Eco-Drive watches are powered by light so does it work? If not then a new battery will cost round $20-30.


----------



## Giotime

Yes all three including the Eco drive are working fine. As soon as I put it in the light began working and running great for the 2 days since. It is quite clean too. The case and crystals of the his and her Sports 150 are in great shape just quite dirty especially around the rotating bezels. Not quite sure how to clean those. Afraid to take them off and then deal with gaskets and such.?


----------



## Shum

Giotime said:


> Yes all three including the Eco drive are working fine. As soon as I put it in the light began working and running great for the 2 days since. It is quite clean too.
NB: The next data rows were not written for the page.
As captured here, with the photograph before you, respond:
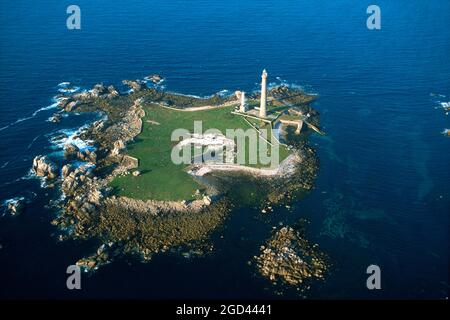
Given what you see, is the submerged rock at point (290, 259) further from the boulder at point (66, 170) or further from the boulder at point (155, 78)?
the boulder at point (155, 78)

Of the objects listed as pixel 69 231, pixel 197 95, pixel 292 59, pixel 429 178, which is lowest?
pixel 69 231

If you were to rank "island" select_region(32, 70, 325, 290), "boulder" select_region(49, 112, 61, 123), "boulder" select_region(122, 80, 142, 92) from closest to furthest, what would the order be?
"island" select_region(32, 70, 325, 290), "boulder" select_region(49, 112, 61, 123), "boulder" select_region(122, 80, 142, 92)

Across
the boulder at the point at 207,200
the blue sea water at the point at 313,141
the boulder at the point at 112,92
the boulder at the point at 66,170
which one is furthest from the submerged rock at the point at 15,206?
the boulder at the point at 112,92

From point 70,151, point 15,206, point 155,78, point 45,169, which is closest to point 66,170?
point 45,169

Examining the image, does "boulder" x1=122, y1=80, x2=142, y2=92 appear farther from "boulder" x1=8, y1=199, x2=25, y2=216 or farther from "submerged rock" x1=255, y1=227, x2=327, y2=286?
"submerged rock" x1=255, y1=227, x2=327, y2=286

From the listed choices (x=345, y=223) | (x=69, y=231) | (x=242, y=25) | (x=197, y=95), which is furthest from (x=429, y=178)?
(x=242, y=25)

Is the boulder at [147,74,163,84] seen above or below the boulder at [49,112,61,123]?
above

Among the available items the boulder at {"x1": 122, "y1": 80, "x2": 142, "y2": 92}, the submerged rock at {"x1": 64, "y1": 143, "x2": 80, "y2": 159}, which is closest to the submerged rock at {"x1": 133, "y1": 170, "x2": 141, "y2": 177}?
the submerged rock at {"x1": 64, "y1": 143, "x2": 80, "y2": 159}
The case and crystals of the his and her Sports 150 are in great shape just quite dirty especially around the rotating bezels. Not quite sure how to clean those. Afraid to take them off and then deal with gaskets and such.?


A toothbrush and some detergent usually works a charm getting in hard to get places on watches, just don't dunk them in water.


----------



## Shum

The best quartz fakes in the early 80's were Heuer watches out of Hong Kong so hope you looked inside. 
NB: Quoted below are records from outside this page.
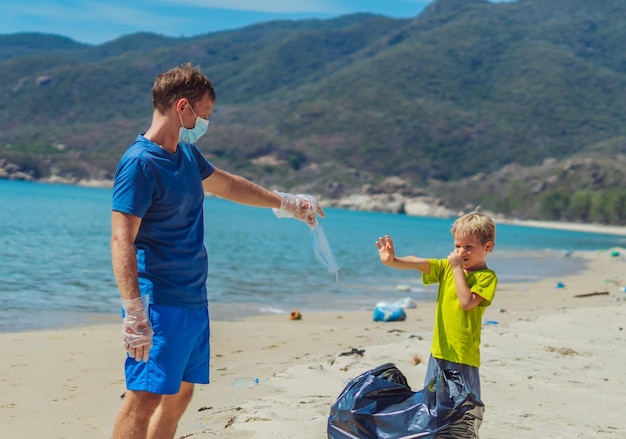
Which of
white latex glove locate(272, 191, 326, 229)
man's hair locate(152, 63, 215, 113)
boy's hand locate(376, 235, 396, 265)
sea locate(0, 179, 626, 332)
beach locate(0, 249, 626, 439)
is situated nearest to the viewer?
man's hair locate(152, 63, 215, 113)

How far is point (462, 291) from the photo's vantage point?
401cm

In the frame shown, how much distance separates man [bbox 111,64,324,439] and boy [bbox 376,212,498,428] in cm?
109

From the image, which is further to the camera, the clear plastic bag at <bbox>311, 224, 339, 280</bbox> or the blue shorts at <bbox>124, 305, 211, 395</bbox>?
the clear plastic bag at <bbox>311, 224, 339, 280</bbox>

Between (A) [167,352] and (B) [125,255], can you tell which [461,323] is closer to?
(A) [167,352]

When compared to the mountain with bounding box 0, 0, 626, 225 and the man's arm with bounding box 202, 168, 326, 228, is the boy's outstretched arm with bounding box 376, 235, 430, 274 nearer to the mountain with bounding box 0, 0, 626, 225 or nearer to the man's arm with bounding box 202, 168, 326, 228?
the man's arm with bounding box 202, 168, 326, 228

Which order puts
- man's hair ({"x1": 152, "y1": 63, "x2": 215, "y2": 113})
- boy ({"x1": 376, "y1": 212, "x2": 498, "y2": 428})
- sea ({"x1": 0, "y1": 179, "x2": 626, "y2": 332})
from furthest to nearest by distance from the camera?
sea ({"x1": 0, "y1": 179, "x2": 626, "y2": 332}), boy ({"x1": 376, "y1": 212, "x2": 498, "y2": 428}), man's hair ({"x1": 152, "y1": 63, "x2": 215, "y2": 113})

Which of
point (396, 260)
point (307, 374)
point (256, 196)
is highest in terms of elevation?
point (256, 196)

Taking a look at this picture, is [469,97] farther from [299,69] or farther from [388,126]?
[299,69]

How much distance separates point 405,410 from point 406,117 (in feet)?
436

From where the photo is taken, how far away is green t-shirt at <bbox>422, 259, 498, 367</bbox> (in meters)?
4.06

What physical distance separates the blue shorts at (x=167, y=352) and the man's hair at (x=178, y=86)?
90 centimetres

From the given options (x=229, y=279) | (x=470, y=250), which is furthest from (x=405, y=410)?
(x=229, y=279)

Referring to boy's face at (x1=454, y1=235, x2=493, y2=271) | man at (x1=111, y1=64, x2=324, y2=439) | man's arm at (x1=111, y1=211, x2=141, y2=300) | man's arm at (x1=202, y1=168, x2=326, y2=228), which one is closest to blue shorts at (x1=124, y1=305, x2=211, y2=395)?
man at (x1=111, y1=64, x2=324, y2=439)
The fakes also had Swiss movements but not ESA/ETA.


----------



## Wibbs

DaBaeker said:


> But seriously-while I don't usually advertise what I think is a blossoming trend in vintage-I think early to mid 70s quartz are mostly underrated. There are a few early Swiss quartz that are simply extraordinary and their prices reflect. I can't remember the brand - it wasn't Omega-who does have an amazing early haq-but this one movement had over a dozen hand soldered copper connections and looked like a maze. I did a search but can't come up with an image now for some reason. Either Heuer , Tissot, I just can't remember-maybe Bulova?
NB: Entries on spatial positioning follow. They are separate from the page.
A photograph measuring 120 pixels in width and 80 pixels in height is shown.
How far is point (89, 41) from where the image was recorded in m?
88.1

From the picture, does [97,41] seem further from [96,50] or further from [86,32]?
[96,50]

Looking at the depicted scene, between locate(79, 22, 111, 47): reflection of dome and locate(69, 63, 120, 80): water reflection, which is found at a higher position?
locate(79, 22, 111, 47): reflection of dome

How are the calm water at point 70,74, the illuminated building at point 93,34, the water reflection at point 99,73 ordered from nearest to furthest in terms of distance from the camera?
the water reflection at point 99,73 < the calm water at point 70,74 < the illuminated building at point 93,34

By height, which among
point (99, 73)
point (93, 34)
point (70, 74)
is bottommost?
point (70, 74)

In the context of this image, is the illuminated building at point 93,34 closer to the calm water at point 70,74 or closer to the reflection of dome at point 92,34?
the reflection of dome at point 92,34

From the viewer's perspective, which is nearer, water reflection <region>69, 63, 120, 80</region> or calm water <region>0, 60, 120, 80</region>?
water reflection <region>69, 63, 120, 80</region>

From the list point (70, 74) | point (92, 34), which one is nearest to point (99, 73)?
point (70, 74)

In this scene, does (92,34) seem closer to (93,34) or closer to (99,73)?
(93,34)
I think you're referring to Longines and their Ultraquartz? Here's a pic of the movement that sounds like your description.









MIne says hello. 










As for collecting trends the early quartz(pre say 1975/6) are definitely strengthening in price for standout "icon" examples. Still no sign yet of the madness that has befallen much of the mechanical market. The battery stigma remains(thankfully) and the Hodinkee hipsters haven't climbed on the bandwagon(though I gather run of the mill hipsters are getting into 80's digitals. To be "ironic" or somesuch).


----------



## cfw

Wibbs said:


> I think you're referring to Longines and their Ultraquartz? Here's a pic of the movement that sounds like your description.
> 
> View attachment 8799458
> 
> 
> MIne says hello.
> 
> 
> 
> 
> 
> 
> 
> 
> 
> 
> As for collecting trends the early quartz(pre say 1975/6) are definitely strengthening in price for standout "icon" examples. Still no sign yet of the madness that has befallen much of the mechanical market. The battery stigma remains(thankfully) and the Hodinkee hipsters haven't climbed on the bandwagon(though I gather run of the mill hipsters are getting into 80's digitals. To be "ironic" or somesuch).


Here is my 1973 Girard Perregaux, which I got for $20 at a flee market









Sent from my HUAWEI P7-L10 using Tapatalk


----------



## retroworx

Due for a crystal swap:


----------



## Shum

Or you just poilish them small scratches away. 

Just look a few pages into this thread and see how.


----------



## retroworx

Shum said:


> Or you just poilish them small scratches away.
> 
> Just look a few pages into this thread and see how.


I've never had much luck polishing my own and I have tried the toothpaste method, Polywatch, Brasso, etc. It could be that I just lack the patience...:roll:


----------



## Shum

retroworx said:


> I've never had much luck polishing my own and I have tried the toothpaste method, Polywatch, Brasso, etc. It could be that I just lack the patience...:roll:


Yes but isn't this mineral glass? The other methods are for plastic crystals.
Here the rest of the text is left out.